Wiesz co, czytam i czytam i trochę jestem przerażona! PRzeczytałam, że niedoczynność tarczycy wywołuje właśnie tak bolące miesiączki. Jest tak jak piszesz, że sinieje na twarzy, albo zagryzam wargi z bólu, dosłownie! Czytam teraz i pisze - udaj się do ginekologa jeśli - miesiączce towarzyszy biegunka, lub nadmierne oddawanie moczu. Ja nie schodzę z toalety, jest tak jak piszesz - leje się ze mnie zewsząd. I już się boje, bo termin mam na wigilię

Też jem po 10 tabletek na dobę - ibuprom lub apap. Nigdy całkowicie nie wykluczają bólu. Dopiero w połączeniu z nospą mogę żyć. Ale jak działanie kończy się w środku nocy to budzi mnie ból i znowu potrzebuje tabletek.
Wyciągnęłam badania hormonów z 2006 r - tsh, ft4 i ft3 w normie, kolejne mam z 2008 tsh 3 generacja i też w normie. Więc tak poniekąd myślę, że na logikę powinno być że wszystko w normie. Ale mam gigantycznie dużo tych objawów podchodząych pod niedoczynność - robiłam nawet test na necie taki długi, lekarski i wyszło mi w nim że mam niedoczynność - to był test na punkty, bardzo długi, byłam w tej ostatniej grupie pewności.

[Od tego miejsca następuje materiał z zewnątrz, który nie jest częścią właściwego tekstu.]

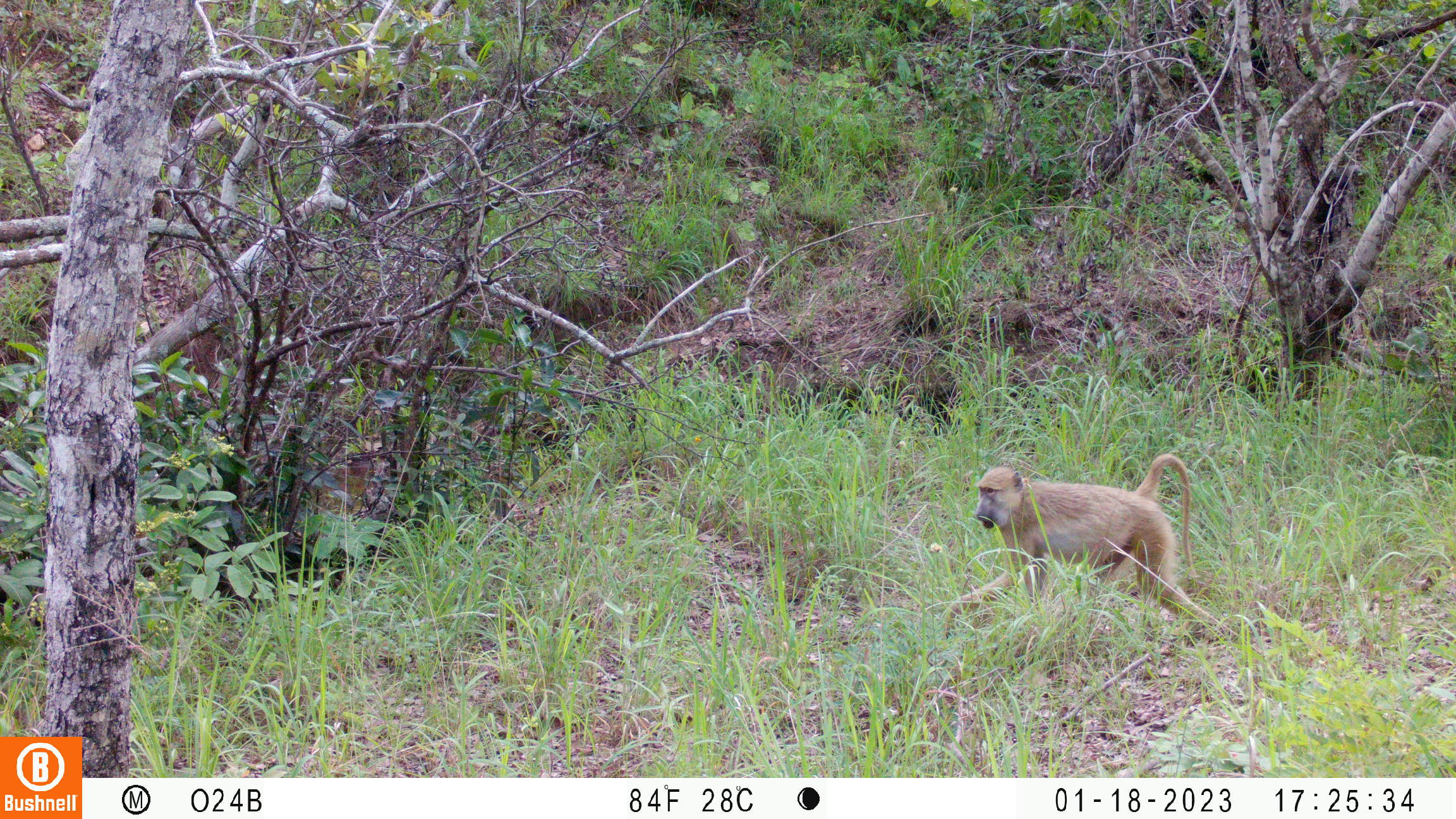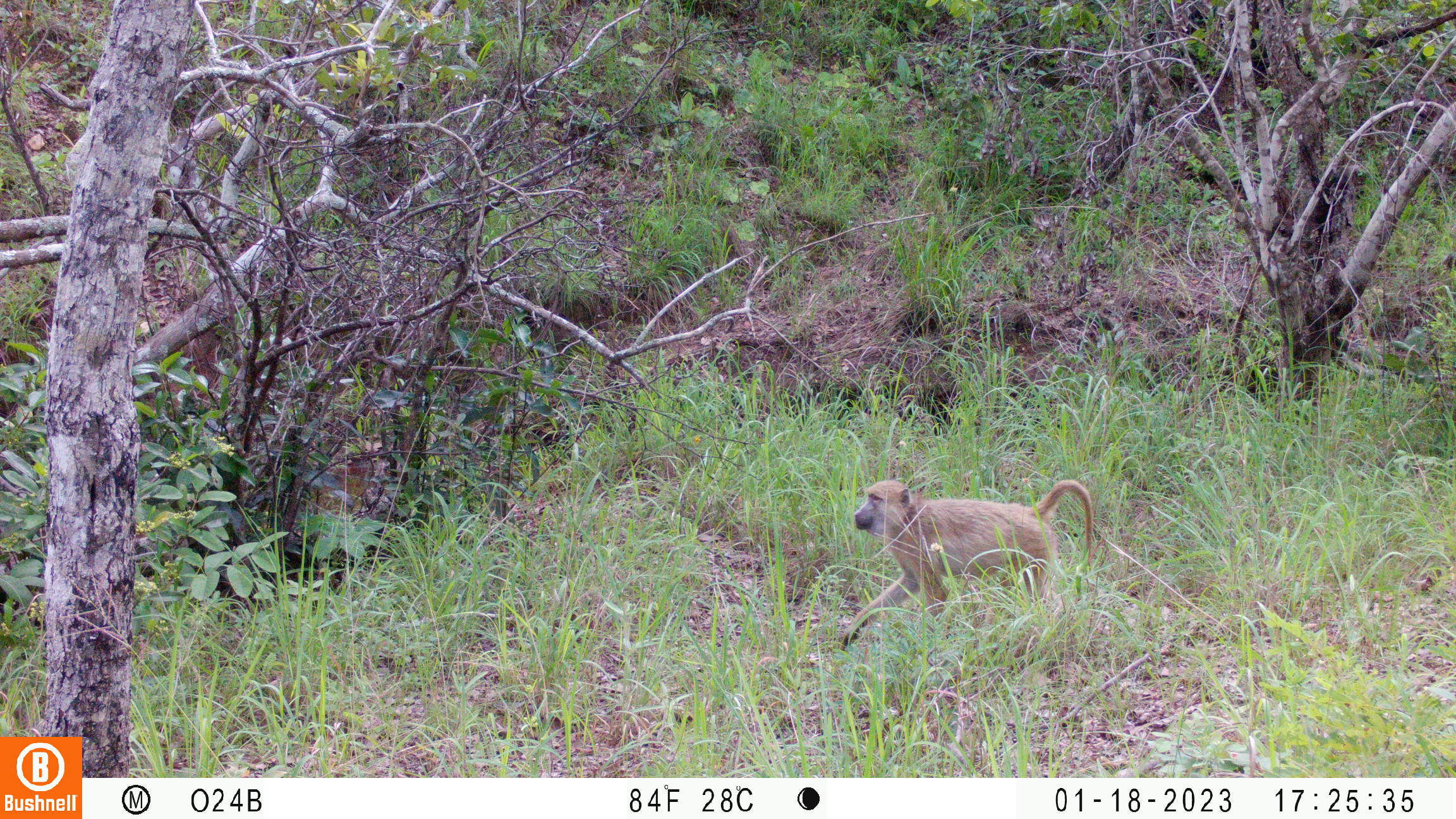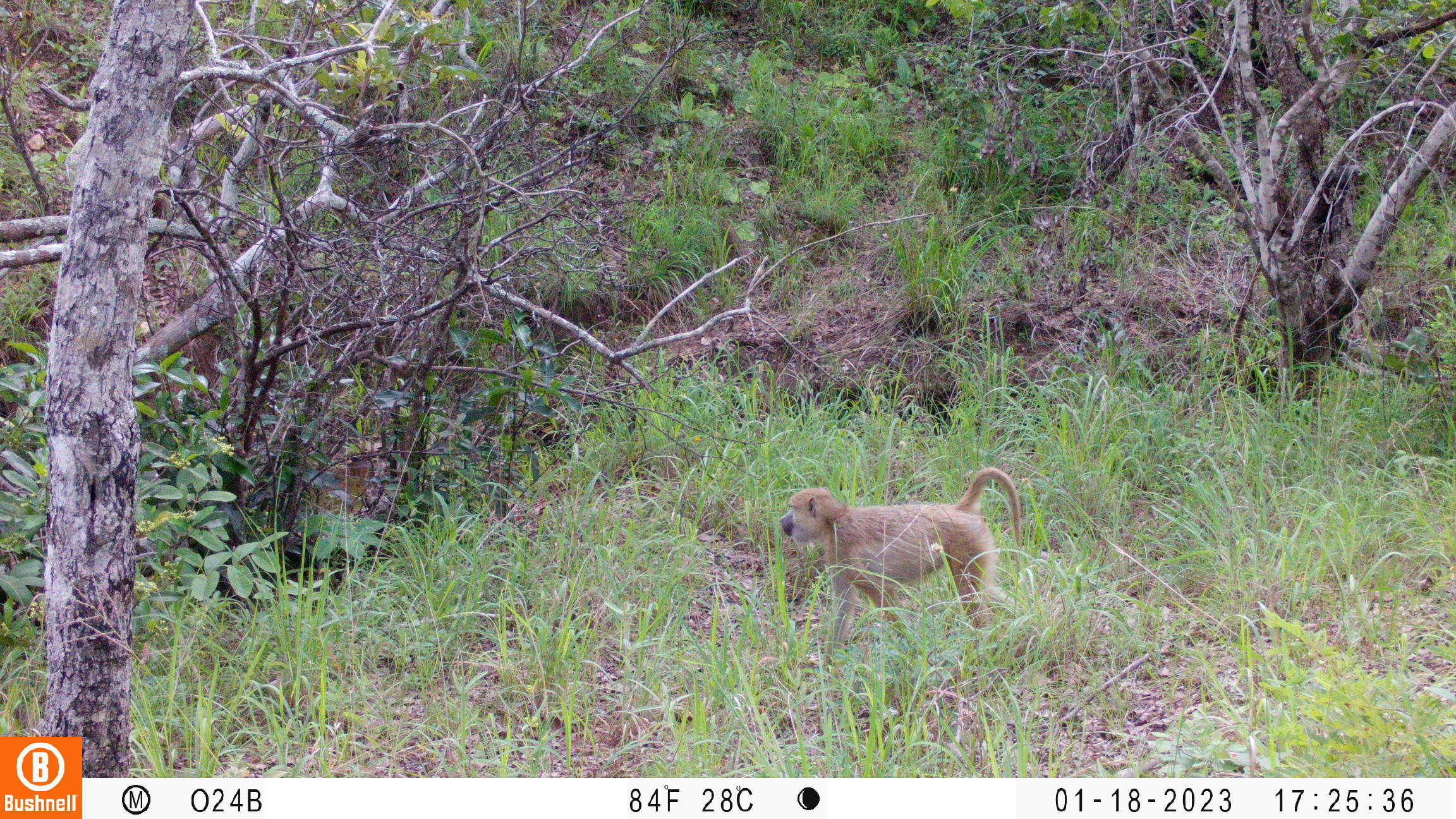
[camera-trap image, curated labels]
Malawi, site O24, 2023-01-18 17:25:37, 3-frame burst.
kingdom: Animalia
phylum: Chordata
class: Mammalia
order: Primates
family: Cercopithecidae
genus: Papio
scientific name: Papio cynocephalus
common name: yellow baboon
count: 1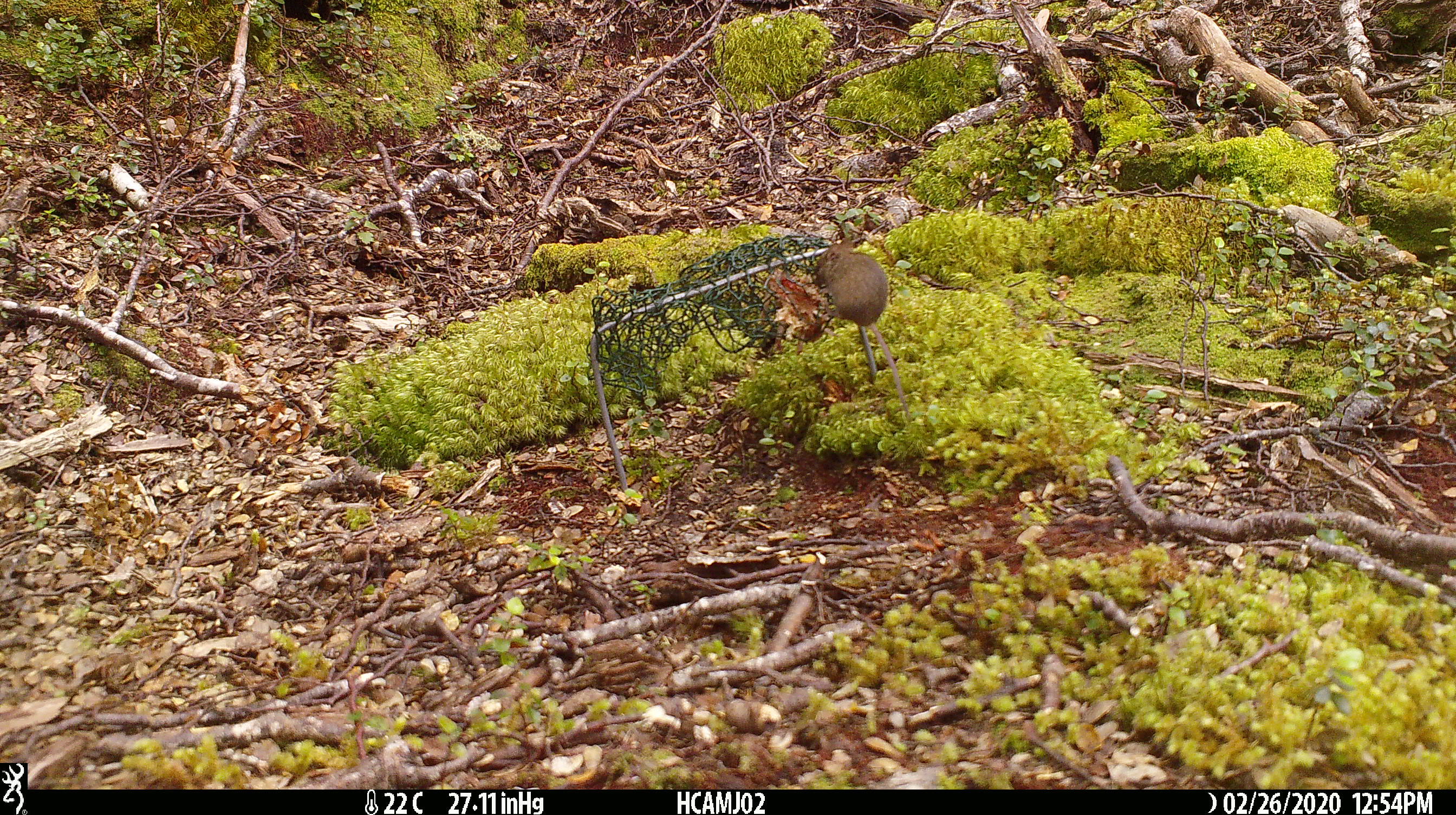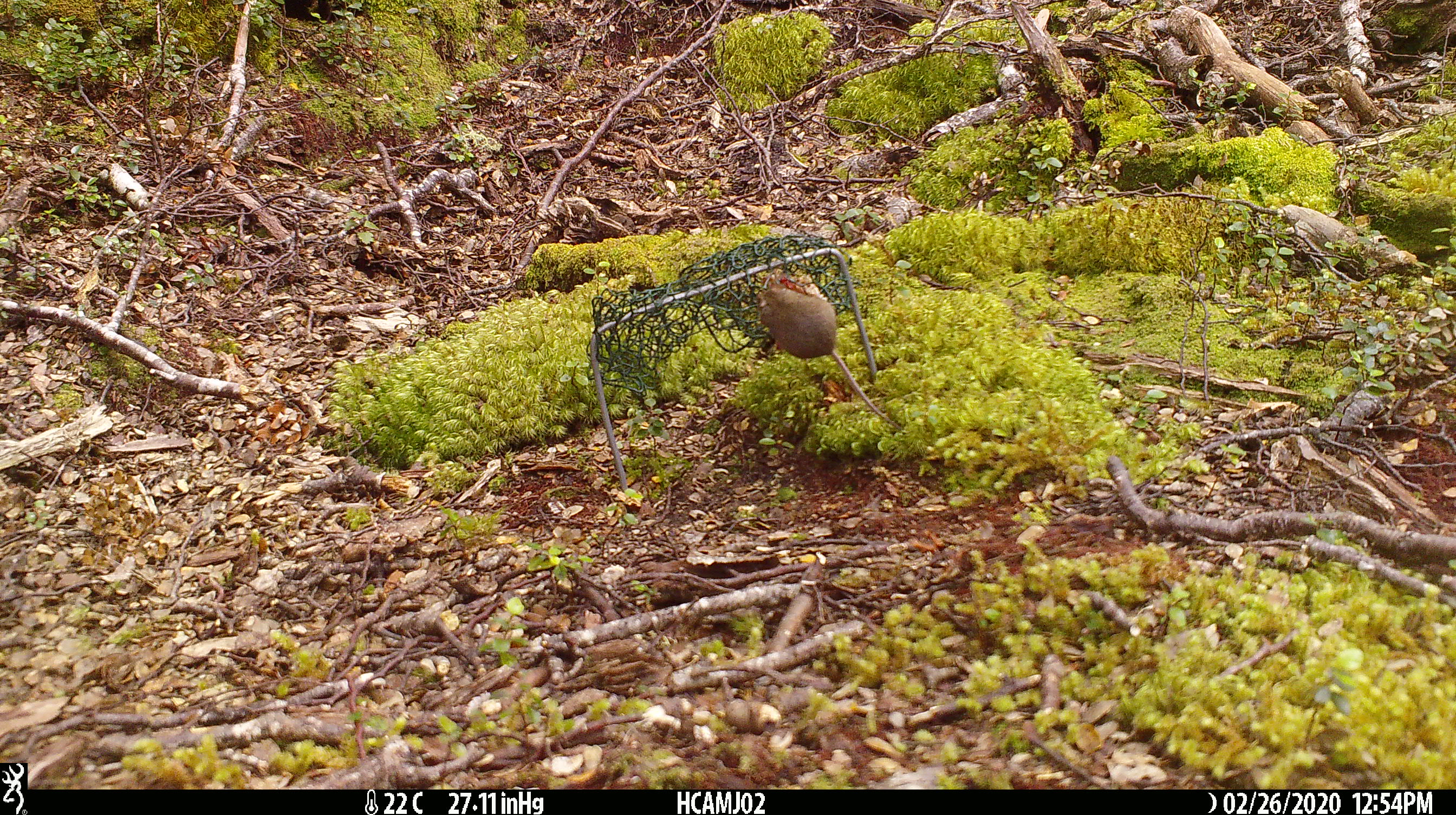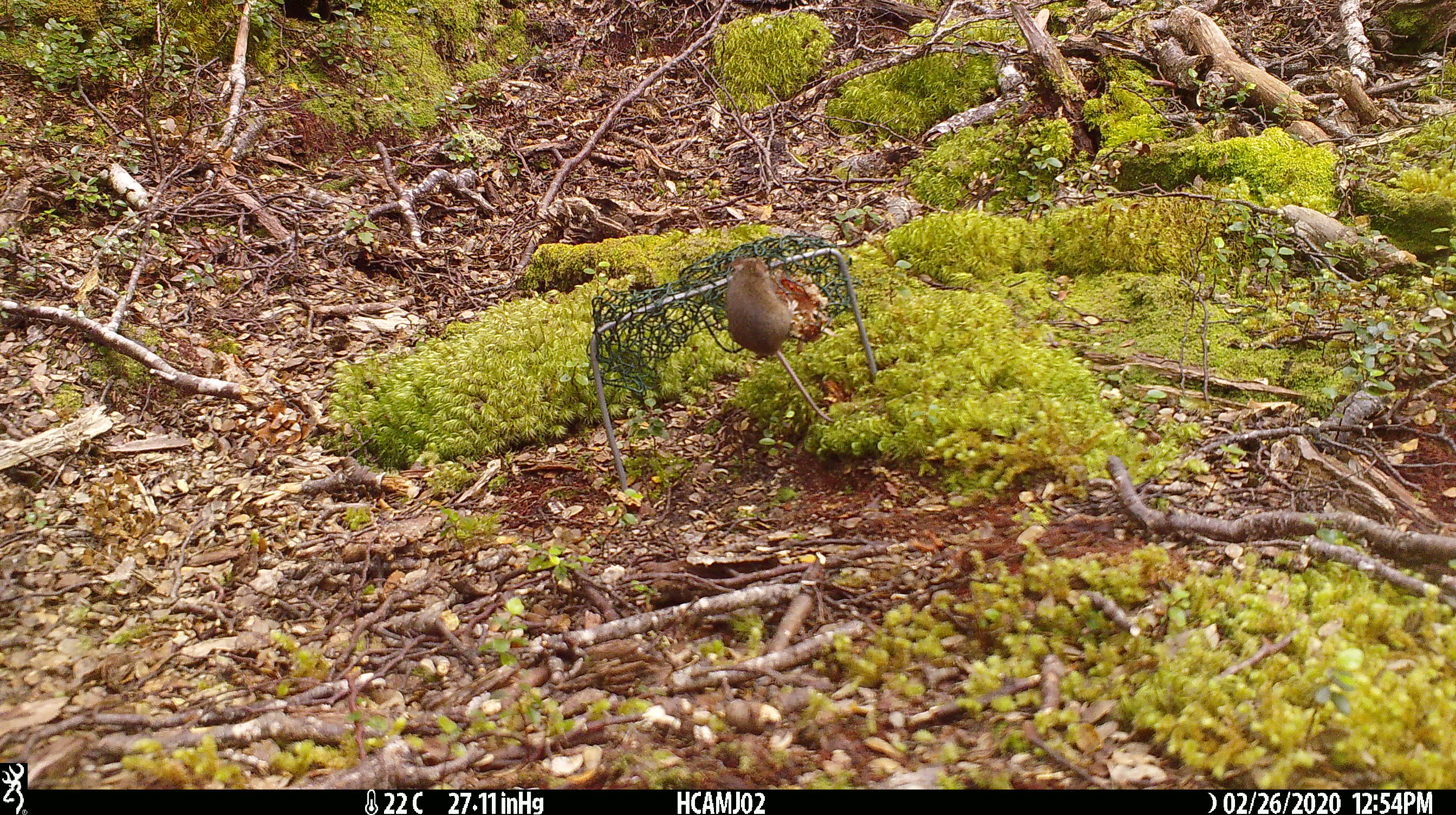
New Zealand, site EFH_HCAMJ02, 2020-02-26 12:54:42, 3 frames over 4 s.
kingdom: Animalia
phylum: Chordata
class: Mammalia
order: Rodentia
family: Muridae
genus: Mus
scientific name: Mus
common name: mouse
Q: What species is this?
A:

Pisze też że trzeba się udać do ginekologa jak pojawiają się bóle w dolnej części brzucha nie związane z miesiączką - no to mam, w połowie cyklu kilka dni tępy ból. To też nie jest normalne? Myślałam, że tak odczuwam jajeczkowanie. Niedoczynność tarcz. jest przyczyną wad rozwojowych płodu. Straszne! No nic, jest koniec roku. Mam postanowienie na nowy rok, a do tego czasu muszę poszukać w ogole gdzie tu są jacyś lekarze

Właśnie sobie przypomniałam, że jak pracowałam w poradni to miałam już skierowanie do endokrynologa - poszłam na jedną wizytę i nie pamiętam co z niej wynikło, chyba nic.